# NPLOC4 (Q8TAT6) research notes

## Summary
NPLOC4 (Nuclear protein localization protein 4 homolog, NPL4) is an essential ubiquitin-binding cofactor of the AAA+ ATPase VCP/p97. With UFD1 it forms the obligate UFD1-NPL4 heterodimer, the principal substrate-recruiting adaptor of p97, generating the VCP-NPL4-UFD1 segregase complex. NPL4 binds polyubiquitin chains through its C-terminal RanBP2-type zinc finger and, together with UFD1, engages and unfolds the initiating ubiquitin to thread substrates into the p97 central pore. The complex extracts ubiquitinated proteins from membranes, chromatin, and macromolecular assemblies and delivers them for proteasomal degradation. It is central to endoplasmic-reticulum-associated degradation (ERAD), where it drives retrotranslocation of misfolded proteins from the ER to the cytosol, and it participates in many other p97-dependent processes including ribosome-associated quality control, spindle disassembly and nuclear-envelope reformation at the end of mitosis, and Golgi membrane reassembly. NPL4 also contributes to a non-canonical role of the p97 complex in innate immunity, acting as a negative regulator of type I interferon production by helping bind RIG-I (RIGI/DDX58) and recruit RNF125 for its ubiquitination and degradation. NPL4 contains an MPN(-like) domain, a ubiquitin-like region, and the RanBP2-type zinc finger, and localizes to the cytosol, the ER membrane and the nucleus.

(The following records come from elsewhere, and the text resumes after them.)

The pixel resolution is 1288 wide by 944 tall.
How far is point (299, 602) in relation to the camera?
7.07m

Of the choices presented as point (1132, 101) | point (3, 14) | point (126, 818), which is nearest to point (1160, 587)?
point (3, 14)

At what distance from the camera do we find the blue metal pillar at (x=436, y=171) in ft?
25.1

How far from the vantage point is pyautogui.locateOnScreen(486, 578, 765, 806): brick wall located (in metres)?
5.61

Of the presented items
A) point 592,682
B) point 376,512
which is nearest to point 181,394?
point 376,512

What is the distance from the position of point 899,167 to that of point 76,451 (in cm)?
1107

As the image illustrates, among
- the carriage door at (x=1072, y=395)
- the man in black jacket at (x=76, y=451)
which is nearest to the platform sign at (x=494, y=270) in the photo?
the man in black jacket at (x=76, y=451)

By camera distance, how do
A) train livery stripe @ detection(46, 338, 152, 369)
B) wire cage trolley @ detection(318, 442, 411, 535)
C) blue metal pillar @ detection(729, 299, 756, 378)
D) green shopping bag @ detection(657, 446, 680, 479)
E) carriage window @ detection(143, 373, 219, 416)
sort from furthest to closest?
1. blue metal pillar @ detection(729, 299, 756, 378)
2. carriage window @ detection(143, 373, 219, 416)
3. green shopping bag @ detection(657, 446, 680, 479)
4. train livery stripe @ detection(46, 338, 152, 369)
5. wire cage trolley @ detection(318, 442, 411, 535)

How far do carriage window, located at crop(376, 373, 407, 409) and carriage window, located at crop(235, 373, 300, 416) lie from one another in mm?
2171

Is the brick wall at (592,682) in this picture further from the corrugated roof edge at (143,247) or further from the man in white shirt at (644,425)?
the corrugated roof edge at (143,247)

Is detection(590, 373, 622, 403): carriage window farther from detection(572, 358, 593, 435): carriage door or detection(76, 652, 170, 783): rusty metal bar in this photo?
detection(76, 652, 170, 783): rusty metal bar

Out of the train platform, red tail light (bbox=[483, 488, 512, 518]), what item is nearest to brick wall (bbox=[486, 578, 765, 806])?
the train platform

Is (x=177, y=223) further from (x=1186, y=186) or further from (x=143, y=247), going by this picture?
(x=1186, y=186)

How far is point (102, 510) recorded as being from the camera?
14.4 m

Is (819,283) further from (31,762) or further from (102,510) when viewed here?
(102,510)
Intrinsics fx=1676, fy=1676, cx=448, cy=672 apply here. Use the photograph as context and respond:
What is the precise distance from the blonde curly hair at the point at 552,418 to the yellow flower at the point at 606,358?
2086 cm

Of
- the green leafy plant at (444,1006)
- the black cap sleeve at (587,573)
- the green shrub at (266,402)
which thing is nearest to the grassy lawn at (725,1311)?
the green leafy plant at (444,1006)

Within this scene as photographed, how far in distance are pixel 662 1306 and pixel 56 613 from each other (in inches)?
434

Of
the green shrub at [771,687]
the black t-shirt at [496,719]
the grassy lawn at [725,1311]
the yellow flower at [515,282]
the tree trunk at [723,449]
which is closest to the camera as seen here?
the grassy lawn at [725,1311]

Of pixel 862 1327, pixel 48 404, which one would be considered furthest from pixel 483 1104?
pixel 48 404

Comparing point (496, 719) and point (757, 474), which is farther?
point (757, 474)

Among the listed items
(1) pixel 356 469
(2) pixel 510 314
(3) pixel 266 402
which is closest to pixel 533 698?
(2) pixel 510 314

## Core functions (from review)
- **GO:0043130 ubiquitin binding** — Polyubiquitin-binding cofactor of the AAA+ ATPase VCP/p97 that, as part of the obligate UFD1-NPL4 heterodimer, recognizes (notably K48-linked) polyubiquitinated substrates via its RanBP2-type zinc finger and presents them to p97 for ATP-driven extraction/unfolding.
- **GO:0051117 ATPase binding** — Substrate-recruiting adaptor subunit of the VCP-NPL4-UFD1 segregase that binds the p97 ATPase and drives ubiquitin-dependent extraction of substrates from membranes and complexes, including ER-to-cytosol retrotranslocation of misfolded proteins during ERAD, delivering them for proteasomal degradation.

## Provenance
Research and verbatim supporting quotes are recorded inline in `NPLOC4-ai-review.yaml` (per-annotation `supported_by` and `references` findings). This notes file summarizes the completed review; see the YAML for evidence citations.